A começar pela nossa casa: em nossa família, ouvindo aos nossos filhos, pais ou cônjuge… dando conselho, sendo ouvidos e olhando nos olhos. Saindo mais desse mundo virtual e tendo mais contato humano.
Sendo mais gentis com aqueles que participam de nossas vidas: com o funcionário, com o prestador de serviços, com quem passa na rua.
Com menos ferocidade no trânsito, com mais afabilidade com colegas de trabalho, com mais cortesia no restaurante, mais civilidade nos serviços comprados.

Queremos menos guerra para um mundo inteiro, mas não paramos na faixa para o pedestre atravessar.
Queremos menos imagens de violência, mas damos audiência a programas que incitam o que é negativo.
Queremos um futuro melhor, mas presenteamos nossos filhos para compensar nossa ausência.
Queremos ser bem tratados, mas não temos a delicadeza de dar bom dia.
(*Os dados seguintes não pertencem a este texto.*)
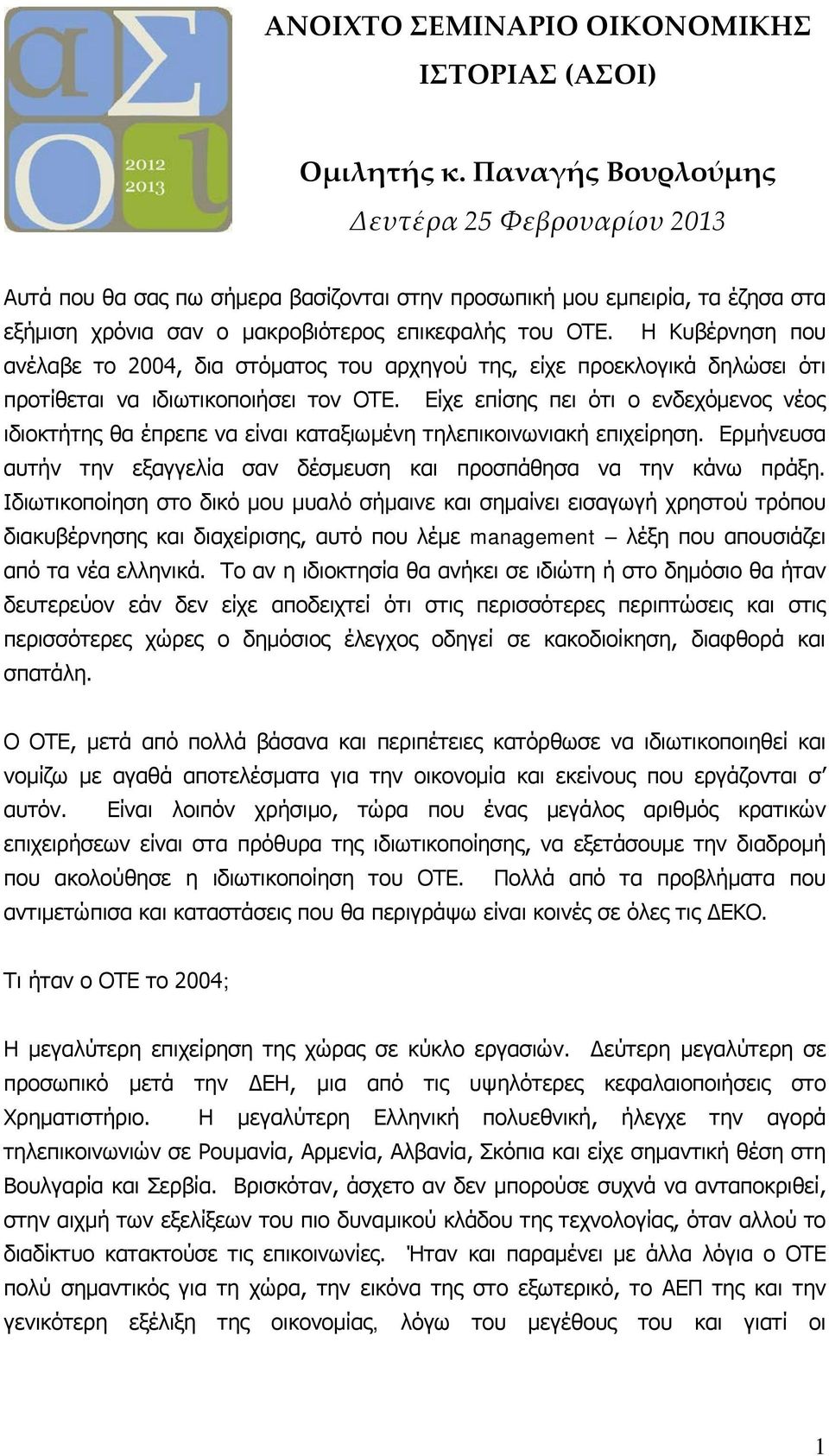 Η Κυβέρνηση που ανέλαβε το 2004, δια στόματος του αρχηγού της, είχε προεκλογικά δηλώσει ότι προτίθεται να ιδιωτικοποιήσει τον ΟΤΕ.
A criança na praia da Turquia é um reflexo do mundo que vivemos:
estamos estupefatos apontando o erro dos outros, impressionados com a violência, perplexos com as mortes.

E atônitos, assistindo a tudo, mas achando que somos perfeitos.

terça-feira, 1 de setembro de 2015

Não, obrigada


Não, obrigada.
Não quero mais ser assaltada.
Não aceito ser violada em minha intimidade.
Não permito mais que se aproximem e roubem meu melhor: que diminuam meu sorriso, meu bem estar ou minha quietude.
Não consinto que levem meu sossego embora ou alvorocem minha paz interior.
Não autorizo que amarelem a minha alma, que meu coração descompasse esquizofrênico, ou que o frio na barriga seja por medo ou pavor.
Não quero mais sabores amargos, pensamentos latentes ou respiração rasa.
Não carrego mais pedras que não sejam minhas, não levo nas costas peso que não seja meu.
Não serei mais bengala, apoio ou muleta de quem só chega para recarregar-se e vai embora como se não tivesse sequer passado por aqui.
Não quero quem aparece de vez em nunca e descarrega um caminhão de lixo, como se eu não tivesse o meu próprio para desovar.
Não quero próximo, nem por um segundo, quem abraça falso, quem profere palavras vagas e frias, quem não tem amor pra dar. 
Não quero junto quem não tenha amor ou não saiba o que é amar.
Não, obrigada.

Não quero mais problema de quem apenas tem problemas para dar.